The spread varies materially by lender type. Denomination extension funds offer the smallest spreads (often 1.0–1.5% above Treasury) because they are mission-driven nonprofits lending to their own member churches. Traditional banks apply the largest spreads (3.0–4.5% above Treasury) because they treat church loans as commercial real estate with limited resale liquidity.
Your individual rate within a lender's range depends on your church's financial profile. The stronger your DSCR, the lower your LTV, and the more stable your organization, the lower your rate will be. Existing borrowers can sometimes lower their rate through a church refinance when rates drop or their financial profile improves.
The rate formula
Benchmark
4.56%
Spread
1.25–4.5%
Your rate
5.81–9.06%
Typical spreads over Treasury
Your Rate, Specifically
What affects your specific rate
Two churches can apply to the same lender on the same day and receive offers 1–2% apart. These are the seven factors that determine where in a lender's range your rate lands.
| Factor | Impact | Direction | Rate effect |
|---|---|---|---|
| DSCR (Debt Service Coverage) | High | Lower DSCR = higher rate | ±0.50% |
| LTV (Loan-to-Value) | High | Higher LTV = higher rate | ±0.40% |
| Annual giving stability | Medium | Declining giving = higher rate | ±0.30% |
| Cash reserves position | Medium | Thin reserves = higher rate | ±0.25% |
| Years operating | Medium | <5 years = higher rate | ±0.20% |
| Capital campaign active | Low | Documented campaign = lower rate | −0.10 to −0.25% |
| Denomination affiliation | High | Member status = lower rate | −0.50 to −1.50% |
The cumulative spread between weakest and strongest profiles is roughly 2.0–2.5%. On a $2M loan over 25 years, that is $400,000–$600,000 in lifetime interest difference. Knowing where you stand before you apply matters.
Score my profile →Lower Your Quote
Eight ways to get a better church loan rate
The spread between the best and worst legitimate quotes on the same deal is typically 1.00 to 1.50%. On a $2M loan over 25 years, every 0.50% saved is roughly $46,000 less interest per million borrowed. These moves reliably tighten your quote.
Rate-shop across three lender types, not three lenders
Pull one quote from an extension fund (if eligible), one from a community bank or credit union, and one from a regional bank or church finance broker. The spread between types routinely runs 0.75 to 1.25%.

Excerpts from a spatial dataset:
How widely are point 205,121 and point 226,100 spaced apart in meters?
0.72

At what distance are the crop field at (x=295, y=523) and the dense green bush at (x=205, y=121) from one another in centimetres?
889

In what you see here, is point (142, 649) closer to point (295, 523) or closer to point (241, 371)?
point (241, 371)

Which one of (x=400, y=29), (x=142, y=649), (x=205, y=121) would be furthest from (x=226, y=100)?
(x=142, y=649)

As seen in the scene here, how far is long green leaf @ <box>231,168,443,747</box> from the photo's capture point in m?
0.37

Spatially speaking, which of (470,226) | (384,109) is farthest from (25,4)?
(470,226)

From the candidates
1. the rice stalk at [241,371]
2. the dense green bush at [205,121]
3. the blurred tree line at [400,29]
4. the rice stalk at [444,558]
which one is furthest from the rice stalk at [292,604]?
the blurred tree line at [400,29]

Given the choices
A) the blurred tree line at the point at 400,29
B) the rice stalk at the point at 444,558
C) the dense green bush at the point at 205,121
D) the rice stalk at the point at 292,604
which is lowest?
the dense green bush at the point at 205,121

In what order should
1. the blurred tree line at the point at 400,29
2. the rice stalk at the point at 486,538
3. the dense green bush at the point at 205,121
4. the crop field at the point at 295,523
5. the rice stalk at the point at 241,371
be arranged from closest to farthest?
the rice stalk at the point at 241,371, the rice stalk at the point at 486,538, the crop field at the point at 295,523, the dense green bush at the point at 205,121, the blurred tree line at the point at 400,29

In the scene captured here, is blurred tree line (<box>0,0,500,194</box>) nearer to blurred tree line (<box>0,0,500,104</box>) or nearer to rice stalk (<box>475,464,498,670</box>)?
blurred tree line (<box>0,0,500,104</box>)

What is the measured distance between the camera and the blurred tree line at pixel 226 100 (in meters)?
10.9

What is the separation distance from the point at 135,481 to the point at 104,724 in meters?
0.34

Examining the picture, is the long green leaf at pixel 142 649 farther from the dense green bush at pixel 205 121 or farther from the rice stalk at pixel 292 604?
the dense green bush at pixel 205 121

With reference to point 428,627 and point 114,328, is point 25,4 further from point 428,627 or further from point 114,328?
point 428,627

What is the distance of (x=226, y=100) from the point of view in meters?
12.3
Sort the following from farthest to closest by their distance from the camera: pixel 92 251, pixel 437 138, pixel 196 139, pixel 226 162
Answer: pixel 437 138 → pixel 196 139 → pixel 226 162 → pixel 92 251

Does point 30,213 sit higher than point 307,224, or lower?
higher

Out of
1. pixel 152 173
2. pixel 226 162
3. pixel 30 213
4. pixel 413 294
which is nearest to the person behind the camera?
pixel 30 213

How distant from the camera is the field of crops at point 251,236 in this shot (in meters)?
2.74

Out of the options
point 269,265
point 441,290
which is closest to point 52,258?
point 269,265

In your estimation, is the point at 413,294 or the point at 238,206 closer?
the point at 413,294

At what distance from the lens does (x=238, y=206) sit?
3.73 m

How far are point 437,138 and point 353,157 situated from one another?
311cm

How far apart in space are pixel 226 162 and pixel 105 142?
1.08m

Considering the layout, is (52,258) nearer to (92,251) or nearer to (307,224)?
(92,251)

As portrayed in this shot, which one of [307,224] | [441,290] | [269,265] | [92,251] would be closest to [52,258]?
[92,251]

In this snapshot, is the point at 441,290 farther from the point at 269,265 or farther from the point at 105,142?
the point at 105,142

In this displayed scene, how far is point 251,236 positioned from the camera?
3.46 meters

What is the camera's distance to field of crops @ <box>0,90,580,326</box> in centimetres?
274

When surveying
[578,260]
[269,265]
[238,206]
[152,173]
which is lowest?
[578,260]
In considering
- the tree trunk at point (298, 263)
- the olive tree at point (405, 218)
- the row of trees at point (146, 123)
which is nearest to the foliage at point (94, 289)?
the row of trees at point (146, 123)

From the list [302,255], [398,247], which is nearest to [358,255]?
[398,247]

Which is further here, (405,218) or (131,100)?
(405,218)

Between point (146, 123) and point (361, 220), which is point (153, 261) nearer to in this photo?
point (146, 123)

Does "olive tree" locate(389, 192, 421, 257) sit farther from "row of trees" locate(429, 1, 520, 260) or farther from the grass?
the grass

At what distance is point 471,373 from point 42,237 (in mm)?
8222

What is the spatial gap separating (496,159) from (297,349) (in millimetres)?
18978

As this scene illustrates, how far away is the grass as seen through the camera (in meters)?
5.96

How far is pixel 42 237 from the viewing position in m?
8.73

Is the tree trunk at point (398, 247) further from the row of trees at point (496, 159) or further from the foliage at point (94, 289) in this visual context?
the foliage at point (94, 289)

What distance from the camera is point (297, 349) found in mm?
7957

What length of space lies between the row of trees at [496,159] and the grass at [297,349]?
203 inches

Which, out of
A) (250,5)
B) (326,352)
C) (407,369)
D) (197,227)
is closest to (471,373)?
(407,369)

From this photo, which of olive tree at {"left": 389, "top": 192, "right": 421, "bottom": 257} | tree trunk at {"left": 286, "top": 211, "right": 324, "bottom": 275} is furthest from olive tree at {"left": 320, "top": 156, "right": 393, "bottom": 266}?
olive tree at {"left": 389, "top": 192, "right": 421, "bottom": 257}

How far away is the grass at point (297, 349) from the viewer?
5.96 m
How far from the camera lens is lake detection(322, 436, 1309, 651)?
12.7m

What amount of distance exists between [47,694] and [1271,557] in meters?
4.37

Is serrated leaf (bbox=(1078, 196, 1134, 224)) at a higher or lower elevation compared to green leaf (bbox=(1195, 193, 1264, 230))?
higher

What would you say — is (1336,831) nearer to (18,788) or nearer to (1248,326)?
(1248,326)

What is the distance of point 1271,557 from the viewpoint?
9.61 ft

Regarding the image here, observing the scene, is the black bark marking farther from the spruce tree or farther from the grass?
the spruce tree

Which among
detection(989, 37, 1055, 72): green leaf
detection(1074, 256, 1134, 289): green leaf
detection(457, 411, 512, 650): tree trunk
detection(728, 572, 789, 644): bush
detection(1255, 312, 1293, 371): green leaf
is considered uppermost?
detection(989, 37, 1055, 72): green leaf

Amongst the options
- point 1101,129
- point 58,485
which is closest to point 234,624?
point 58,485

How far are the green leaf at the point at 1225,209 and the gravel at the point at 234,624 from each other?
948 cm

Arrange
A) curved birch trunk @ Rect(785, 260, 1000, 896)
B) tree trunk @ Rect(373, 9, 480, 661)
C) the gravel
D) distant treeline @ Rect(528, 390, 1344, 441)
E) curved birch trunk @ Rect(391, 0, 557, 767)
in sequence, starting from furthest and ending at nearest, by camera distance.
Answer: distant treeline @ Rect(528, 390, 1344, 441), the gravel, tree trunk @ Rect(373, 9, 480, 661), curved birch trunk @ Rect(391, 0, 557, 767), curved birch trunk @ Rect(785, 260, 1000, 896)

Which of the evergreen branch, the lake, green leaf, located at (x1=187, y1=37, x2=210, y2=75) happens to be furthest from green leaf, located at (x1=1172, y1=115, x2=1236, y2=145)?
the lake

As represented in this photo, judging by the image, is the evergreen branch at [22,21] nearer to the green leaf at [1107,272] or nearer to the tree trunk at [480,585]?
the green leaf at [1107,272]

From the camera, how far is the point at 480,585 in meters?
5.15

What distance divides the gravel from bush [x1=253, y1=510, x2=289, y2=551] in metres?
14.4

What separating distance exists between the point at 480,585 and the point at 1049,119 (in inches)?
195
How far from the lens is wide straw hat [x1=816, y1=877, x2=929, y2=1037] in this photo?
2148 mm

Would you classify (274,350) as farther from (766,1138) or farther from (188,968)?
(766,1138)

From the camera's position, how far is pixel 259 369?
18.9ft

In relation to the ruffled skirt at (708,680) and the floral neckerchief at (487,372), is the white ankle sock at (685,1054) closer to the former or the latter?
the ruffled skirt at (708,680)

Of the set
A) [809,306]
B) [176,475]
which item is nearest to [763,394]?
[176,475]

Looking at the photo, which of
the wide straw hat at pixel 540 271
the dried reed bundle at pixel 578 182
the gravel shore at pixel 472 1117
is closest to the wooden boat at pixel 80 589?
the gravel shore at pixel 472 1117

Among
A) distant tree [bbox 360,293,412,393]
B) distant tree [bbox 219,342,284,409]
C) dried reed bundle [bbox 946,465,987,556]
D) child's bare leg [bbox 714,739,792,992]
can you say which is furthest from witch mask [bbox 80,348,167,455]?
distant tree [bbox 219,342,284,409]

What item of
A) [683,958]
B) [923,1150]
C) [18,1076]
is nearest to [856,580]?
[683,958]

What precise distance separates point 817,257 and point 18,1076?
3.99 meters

Given exercise: According to the text on church loan rates, which type of lender offers the smallest spreads above Treasury?

Exercise output: Denomination extension funds, often 1.0–1.5% above Treasury.